Yargıtay 9. Hukuk Dairesi 2022/7310 Esas 2022/8136 Karar Sayılı İlamı

Abaküs Yazılım
9. Hukuk Dairesi
Esas No: 2022/7310
Karar No: 2022/8136
Karar Tarihi: 22.06.2022

Yargıtay 9. Hukuk Dairesi 2022/7310 Esas 2022/8136 Karar Sayılı İlamı

9. Hukuk Dairesi         2022/7310 E.  ,  2022/8136 K.

    "İçtihat Metni"



    BÖLGE ADLİYE
    MAHKEMESİ : ... 7. Hukuk Dairesi

    DAVA TÜRÜ : ALACAK

    İLK DERECE
    MAHKEMESİ : ... 43. İş Mahkemesi

    Taraflar arasındaki alacak davasından dolayı yapılan yargılama sonunda İlk Derece Mahkemesince davanın kısmen kabulüne karar verilmiştir.
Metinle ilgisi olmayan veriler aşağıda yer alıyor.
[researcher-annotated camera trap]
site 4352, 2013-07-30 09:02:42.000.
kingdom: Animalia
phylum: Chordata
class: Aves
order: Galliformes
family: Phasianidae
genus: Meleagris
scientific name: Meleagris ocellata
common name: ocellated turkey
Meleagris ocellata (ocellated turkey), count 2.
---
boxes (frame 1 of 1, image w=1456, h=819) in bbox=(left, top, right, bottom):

    Kararın taraf vekilleri tarafından istinaf edilmesi üzerine, Bölge Adliye Mahkemesince davalı vekilinin istinaf başvurusunun esastan reddine, davacı vekilinin istinaf başvurusunun kabulüyle İlk Derece Mahkemesi kararı kaldırılarak esas hakkında yeniden hüküm kurulmak suretiyle davanın kısmen kabulüne karar verilmiştir.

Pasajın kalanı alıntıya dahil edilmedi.